French firm PSA has confirmed its €2.2bn (£1.9bn) deal to buy General Motors' European unit, including Vauxhall.
And all eyes have been on PSA boss Carlos Tavares, who has a reputation for being an efficient cost-cutter, for clues as to what it will mean for jobs. Vauxhall's UK plants in Luton and Ellesmere Port employ 4,500 workers.
Vauxhall jobs in the balance
The French car firm has been making placating noises so far. Today PSA said it was committed to capitalising on both Opel and Vauxhall's "respective brand identities" and Tavares said on a call with analysts that closing factories was a "simplistic" solution.
"Our plan is to build a common future for Opel and Vauxhall, and fix the existing issues," he said, though he didn't go as far as saying all current plans will remain open.
The government's take: "This deal is an opportunity to grow the Vauxhall brand"
Business secretary Greg Clark said: "Vauxhall has a long history of success in this country and we are determined to see that continue. The government welcomes the assurance by PSA that they will respect the commitments made by GM to Vauxhall's employees and pensioners. We will continue to engage and work with PSA in the weeks and months ahead to ensure these assurances are kept and will build on the success of both sites for the long term.

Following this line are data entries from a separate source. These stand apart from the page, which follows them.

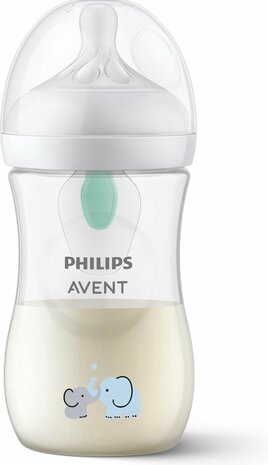 Avent Zuigfles Natural Airfree 260 Ml Olifant 1st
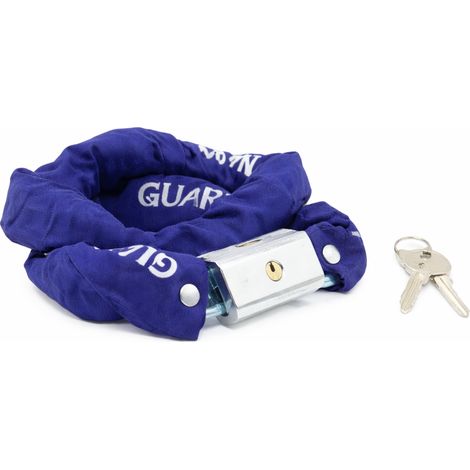 CATENA DI SICUREZZA IN CEMENTO QUADRA- - sezione quadra mm.10 x cm.120 - colore blu - 1 pezzi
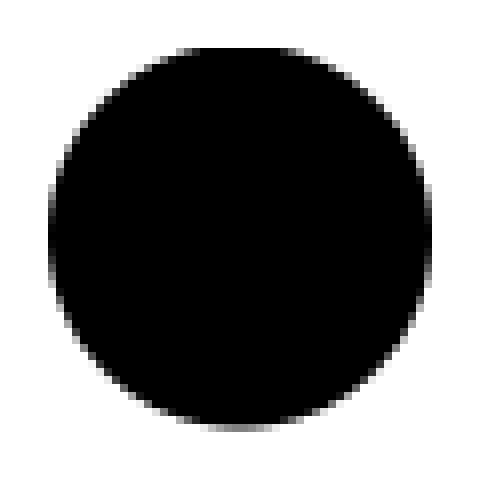 An example of the blockiness with a plain black image.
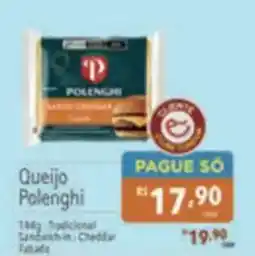 Supermercados Condor Queijo Polenghi oferta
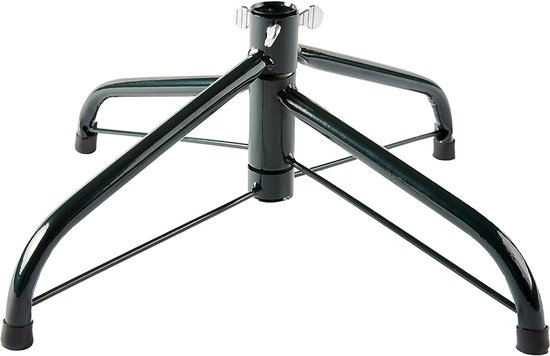 Kerstboomstandaard, geschikt voor 35cm of 45cm kunstkerstbomen, ijzeren standaard, groen (35cm)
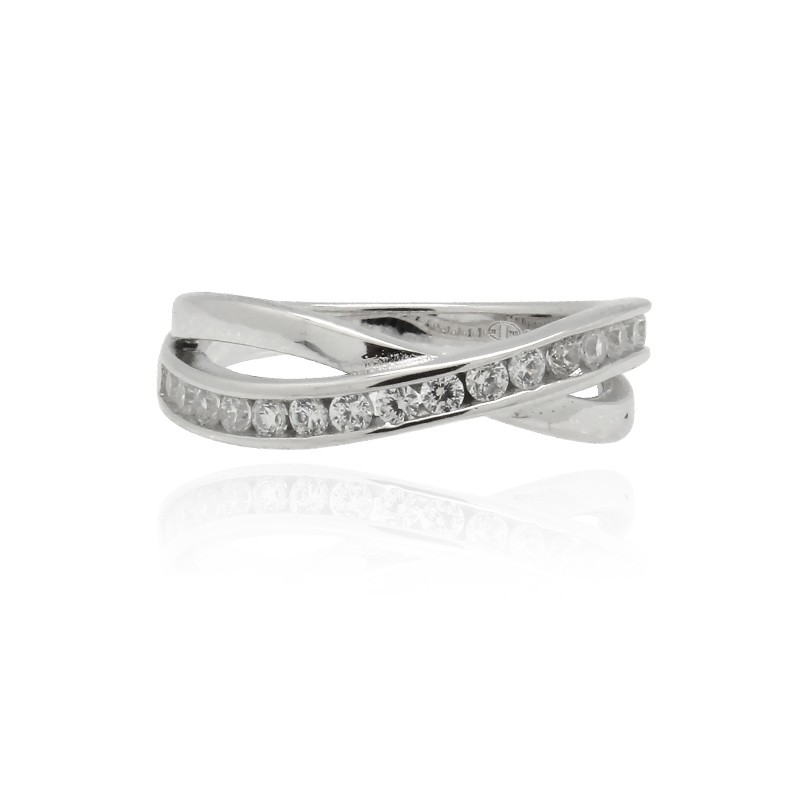 Bague Femme Carador argent 925/000 et oxydes de zirconium sertis rail  RRS00241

"The Prime Minister and I have been in close contact with the PSA Group and General Motors and they have been clear this deal is an opportunity to grow the Vauxhall brand, building on their existing strengths and commitments."
The politician's take: "There must be doubts"
Former business secretary Sir Vince Cable though, says "a serious question mark" remains about jobs in the UK plants.
"When it comes to thinking about new models, particularly under the new owners, there's one big doubt which is the future of the customs union and Single Market arrangements," he said on BBC Radio 4 Today's programme.
"Car components have to go backwards and forwards across frontiers and they will require tariffs and checks, and Vauxhall particularly is exposed to this; about 80 per cent of its exports are to the EU, and most of its components are, and if you're a hard headed car executive looking at the competitiveness of Britain versus German plants, Britain I'm afraid is going to slip down the rankings in the future."
The analysts' take: Job cuts "unlikely to happen" soon
Analysts at Evercore said last month PSA could shut three production plants. The Astra is made at Ellesmere Port in the UK, and Evercore thinks that could be closed to shift manufacturing to a cheaper overseas site without the need for additional capacity.
Today though, Arndt Ellinghorst, head of global automotive research at Evercore, said any job cuts look "unlikely to happen during the next three to four years". He said: "Tavares was clear that major product decision will be taken once Opel platforms are running out," which is mostly beyond 2020.
The business professor's take: "It is a question of politics and power"
Professor Peter Wells of Cardiff Business School also thinks the Ellesmere plant "has three or four years yet" with the current generation Astra: "However, what happens thereafter is far less certain."
"Ultimately, it is not just a question of economics, of productivity, or even of trade," Wells said. "It is a question of politics and power, and in this regard the Vauxhall operations are certainly more vulnerable with the UK out of the EU and not 'home' to the major investments held by PSA and GM Opel, i.e. France and Germany."
The industry's take: "Encouraged by the active role the government has played"
Mike Hawes, chief executive of the Society of Motor Manufacturers (SMMT) said: "We are hopeful that this deal will provide a positive future for the plants at Luton and Ellesmere Port and the wider supply chain given their inherent advantages. We have been encouraged by the active role government has played reassuring investors of its determination to safeguard our competitiveness despite the uncertainty of Brexit."
The union's take: "Uncertainty caused by Brexit is harming the UK auto sector"
Unite's general secretary Len McCluskey said it has been "a very difficult time" for the workforce, and the union's focus is now on "working with the new owners to persuade them of the evident merits of our plants and this excellent, loyal workforce".
"But there is also a role for the government to play. The uncertainty caused by Brexit is harming the UK auto sector," McCluskey added. "We need every assistance from the government to give this sector a fighting chance. That absolutely includes committing now to securing access to the Single Market and customs union. This is the signal that the car industry needs in order to know that the UK government values this sector."
The pensions question mark
While the historic liabilities of the Vauxhall scheme will stay with GM, the pensions arrangements for current workers isn't so clear.
"Once pensions are properly taken into account it is costing GM at least €4bn to get rid of its European operations," said John Ralfe, independent pension consultant. "Although GM is receiving €2.2bn from PSA, it is also paying them €3bn to take on some of the pension liabilities, so a net cost of €0.8bn. But GM also retains the bulk of the UK and German pensions. We don't know the precise value, but it will be a liability of over €3bn."
While Vauxhall workers are currently in a generous defined benefit pension, based on their salary and years service, PSA has not said what sort of pension they will get under their ownership. "It is likely to be a defined contribution, with no guaranteed pension," Ralfe said. "This change will be a fall in overall pay and perks of 10 to 15 per cent."